❏ 「ゆとり世代」に気づいて欲しいこと
結論から言うと、この記事読んでて「ゆとり世代」の方が多様な価値観に対して慣用で、むしろ社会常識(笑)みたいなの振りかざすおっさん達の方が不寛容なのでは、と思いました。
以下、読んで感じたことを書きます。
正解は1つじゃないとか言いながら規範を押し付ける矛盾
岩瀬氏が若手と対話して感じたこととして、
彼らとの対話で感じたのは、彼らが
- 社会は機能性・合理性だけではなく、一定のプロトコール・規範のもとで動いていること
- 自分とは違う世界観をもった人たちがたくさんいて、一つの正解があるわけではないこと
- いい仕事をするため、自分のやりたいことを実現するためには、その共通言語に沿ったコミュニケーションが不可欠となること
に、必ずしも気がついていないということだ。
って言ってますけど、なんでそういう結論になるんですかね。
そもそもアンケートの時点で、
事前に彼らが職場で「なんで?おかしくない?」と疑問に思っていることを書いてもらい、それをピックアップして私と特別ゲストと会場の皆さんで話し合うというもの。
とあるとおり、「疑問と思っていることを書け」言われたから書いてるのであって、疑問には思っていても、その上で岩瀬氏が言ってるようなことを理解していて、実際のところ表面上は“一定のプロトコール・規範”通りに振る舞ってると思います。というかそういうの理解してない人がADKだとかリクルートキャリアみたいな企業に入れないような。なぜかというと、“一定のプロトコール・規範”通りの振る舞いを求められるのが今の就職活動だからです。
「自分のやりたいことを実現するためには、その共通言語に沿ったコミュニケーションが不可欠となる」なんてことは、就活を通してみんな気づいてると思いますよ。今の若者は。
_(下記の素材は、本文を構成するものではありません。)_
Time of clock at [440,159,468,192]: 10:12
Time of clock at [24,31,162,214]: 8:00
だいたい、「自分とは違う世界観をもった人たちがたくさんいて、一つの正解があるわけではない」って言っておきながら「社会は機能性・合理性だけではなく、一定のプロトコール・規範のもとで動いている」なんて押し付けているのが矛盾してますよね。本当にいい仕事をしたいと思っているなら、機能性・合理性を求める若者のコミュニケーションのプロトコールにおっさんの方が合わせたほうがいいと思います。
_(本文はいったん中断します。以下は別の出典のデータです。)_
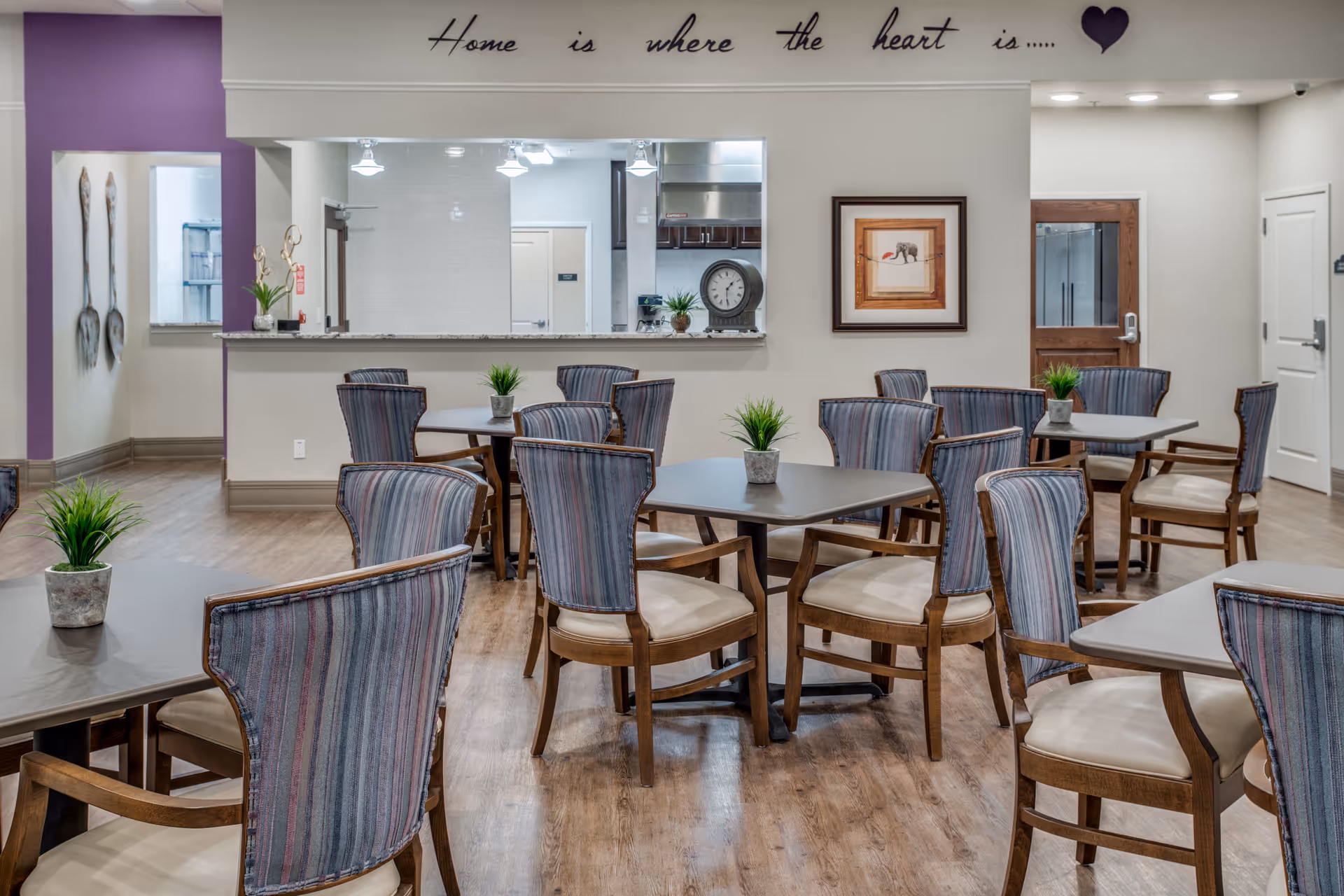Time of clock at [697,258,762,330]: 1:30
あと、「自分とは違う世界観をもった人たちがたくさんいて、一つの正解があるわけではないこと」ってそれまさにゆとり教育が目指した方向性の1つかと。実態はどうあれ、単なる若者批判ならともかく、ゆとり世代を批判するのにそのロジックは通用しないと思うんですよね。
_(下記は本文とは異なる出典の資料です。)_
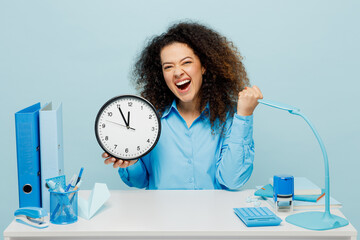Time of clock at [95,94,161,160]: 11:54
タイトルにも書きましたが、“「ゆとり世代」に気づいて欲しいこと”として挙げられているようなことは、ゆとり世代のほうが気づいてるんじゃないかなあと感じました。
大企業を選ぶと安定志向なのか?
例として挙げられていた若手の疑問
「会社にビーサンで通勤しちゃダメと言われた。なぜ?」
「社内の飲み会でなんで先輩にお酌しなくちゃいけないの?」
「私は事務職だから外部の人に会うことはない。なんで化粧しろって言われるの?」
「大企業を選んだお前は安定志向だと言われるが、大企業が安定なんて思ってない。なんで上の世代はそう思うの?」
「自分は目をみてハキハキ挨拶するが、なんでみなPC見ながらしか挨拶してくれないのか?」
に対して、
もちろん、本当に自分にとって大切なことであれば、守る必要はない。ビーサンで通勤することが自分のアイデンティティなのであれば、お酌をしないことが自分の信念であれば、それを許す会社を選べばいい。でも、そこまでではないのであれば、本当に大切なものを守ったり、いい仕事をするためにも、いろいろと気を使うことが必要となろう。
って返してるんですけど、例に挙げられてる事例のうち、上の2つしか回答できてません。
例えば、残りの3つうち「自分は目をみてハキハキ挨拶するが、なんでみなPC見ながらしか挨拶してくれないのか?」についてはどう説明するんですかね。目上の人は目下の人間をぞんざいに扱ってもいい、というプロトコールなのでしょうか。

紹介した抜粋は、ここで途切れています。